I principali Fattori di scelta per un Turista culturale sono:

  • Patrimonio storico: Musei, monumenti e siti archeologici attirano chi ama l’arte antica,
  • Esperienze uniche: Borghi antichi, feste popolari, folklore e tradizioni locali (vedi per esempio la notte della Taranta, il più grande Festival di musica popolare),
  • Cibo e vino: Sapori tipici e ricette locali guidano i gusti di chi viaggia per mangiare bene,
  • Stile di vita: Usanze, feste e musica svelano l’anima vera di una comunità,
  • Cinema e media: Film e serie tv fanno nascere il desiderio di vedere dal vivo i paesaggi visti sullo schermo (Fonte: Flavio Roberto Albano).

In passato dedicai periodicamente dei post rivolti al Turismo esperienziale.

Hai già presenziato alla BITESP, Borsa Internazionale del Turismo e delle Esperienze?

Io non ancora ma sperimento ogni volta quanto il viaggiare ci apra la mente, collegato con la visita della città o cittadina e delle sue peculiarità.

Il turismo culturale in Italia

rappresenta una occasione unica oltre ad essere un settore chiave basato sulla ricchezza del nostro patrimonio storico, artistico, archeologico e paesaggistico del Paese.

Questa forma di viaggio unisce la visita a grandi città d’arte e musei alla scoperta di borghi storici, tradizioni locali ed enogastronomia, registrando una costante crescita e una forte spinta verso la valorizzazione dei territori diffusi.

L’Economia del Turismo Culturale: Italia e Mondo

Scopri l’impatto economico di un settore che unisce arte, storia e sviluppo globale.

L’Impatto Economico in Dati

Il turismo culturale rappresenta oggi uno dei pilastri fondamentali dell’economia globale, agendo come catalizzatore per la conservazione del patrimonio e la crescita delle comunità locali. Ecco i dati più recenti relativi al 2024 e alle proiezioni future.

Il Modello Italia

L’Italia si conferma leader mondiale nel settore, con cifre che sottolineano la centralità del suo immenso patrimonio artistico:

  • Valore Economico: Circa 56,6 miliardi di euro generati nel 2024 (Ministero del Turismo)
  • Incidenza: Rappresenta il 52% dell’indotto turistico complessivo nazionale.
  • Sentiment: Un punteggio record di 86 su 100 per l’apprezzamento dell’offerta culturale.

Scenario Globale

A livello internazionale, il mercato delle esperienze culturali e del patrimonio è in rapida espansione:

  • Mercato Globale: Valutato circa 7,25 miliardi di dollari nel 2024, con proiezioni di quasi 17 miliardi entro il 2032.
  • Crescita (CAGR): Un tasso annuo previsto tra l’11% e il 14%.
  • Domanda: In forte crescita il turismo domestico e quello legato all’eco-turismo culturale.

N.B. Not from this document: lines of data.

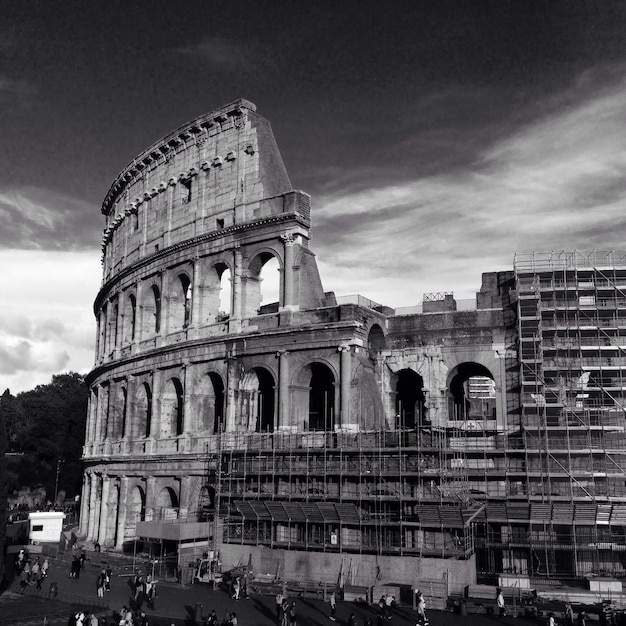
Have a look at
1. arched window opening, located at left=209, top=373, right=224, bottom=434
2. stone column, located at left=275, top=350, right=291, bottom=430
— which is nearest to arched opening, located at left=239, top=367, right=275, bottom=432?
stone column, located at left=275, top=350, right=291, bottom=430

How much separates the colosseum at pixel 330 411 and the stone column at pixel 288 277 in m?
0.09

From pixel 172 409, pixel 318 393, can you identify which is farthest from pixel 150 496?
pixel 318 393

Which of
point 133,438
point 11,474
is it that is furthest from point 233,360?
point 11,474

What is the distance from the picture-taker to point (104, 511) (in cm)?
3891

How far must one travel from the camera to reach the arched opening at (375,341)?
3222cm

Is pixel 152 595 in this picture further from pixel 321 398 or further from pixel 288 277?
pixel 288 277

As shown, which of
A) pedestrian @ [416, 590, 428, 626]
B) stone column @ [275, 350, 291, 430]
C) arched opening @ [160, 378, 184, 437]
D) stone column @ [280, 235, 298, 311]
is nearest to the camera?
pedestrian @ [416, 590, 428, 626]

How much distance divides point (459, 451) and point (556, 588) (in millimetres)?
5335

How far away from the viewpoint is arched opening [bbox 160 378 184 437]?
120 feet

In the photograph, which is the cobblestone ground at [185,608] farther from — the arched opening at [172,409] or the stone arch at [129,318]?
the stone arch at [129,318]

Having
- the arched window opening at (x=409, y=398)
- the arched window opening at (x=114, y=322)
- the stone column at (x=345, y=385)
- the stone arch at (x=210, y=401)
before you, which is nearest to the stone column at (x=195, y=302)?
the stone arch at (x=210, y=401)

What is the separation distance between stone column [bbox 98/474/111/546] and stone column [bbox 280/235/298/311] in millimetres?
14762

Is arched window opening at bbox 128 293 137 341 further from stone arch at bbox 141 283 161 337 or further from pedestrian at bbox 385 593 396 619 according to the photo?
pedestrian at bbox 385 593 396 619

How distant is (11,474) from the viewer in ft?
225
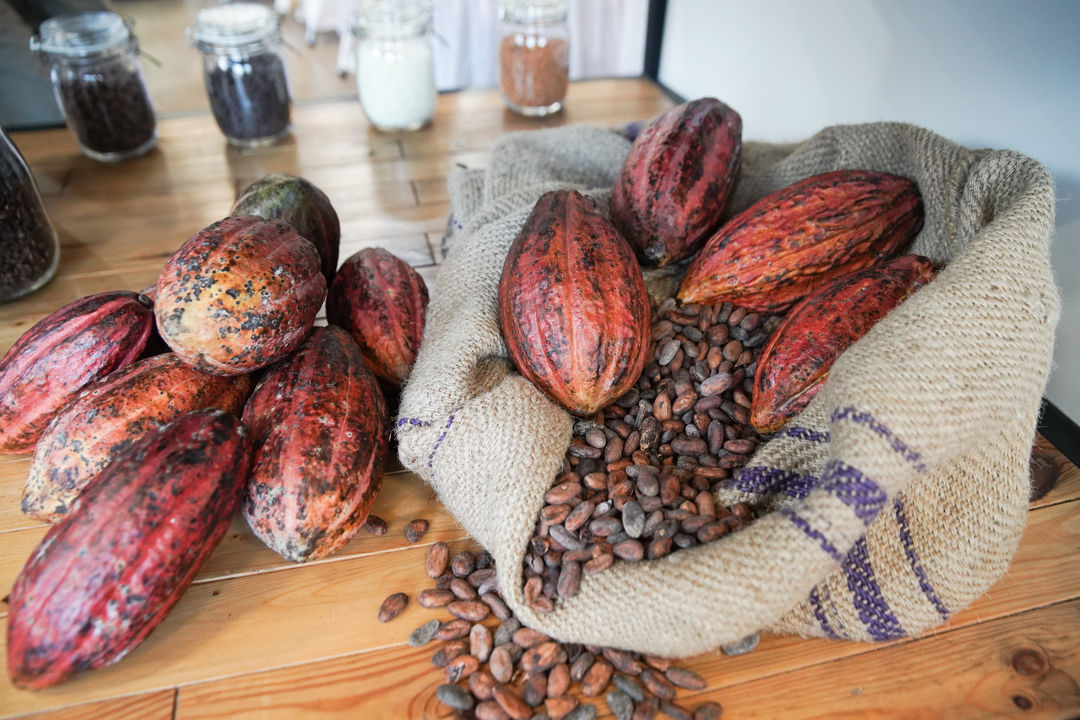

Perché Investire nel Turismo Culturale?

Il settore non produce solo reddito diretto, ma sostiene milioni di posti di lavoro (circa 1 su 10 a livello globale) e favorisce la crescita delle piccole e medie imprese locali. (Indagine creata con supporto IA)

La domanda di esperienze dal vivo è in costante aumento, con una crescita delle visite a musei, mostre, siti archeologici e spettacoli dal vivo (Fonte: Agenzia di Viaggi Magazine).

Questa piccola indagine fa riflettere per coloro che desiderano investire nel settore del turismo culturale.

Nonostante i gruppi, sia alberghieri che extralberghieri, continuino ad espandersi rapidamente possiamo affermare che ci sia spazio per tutti.. a patto però che vengano rispettate alcune condizioni fondamentali.

Allora chiediti sempre: perchè un Turista dovrebbe scegliere la mia destinazione, prima che il mio alloggio?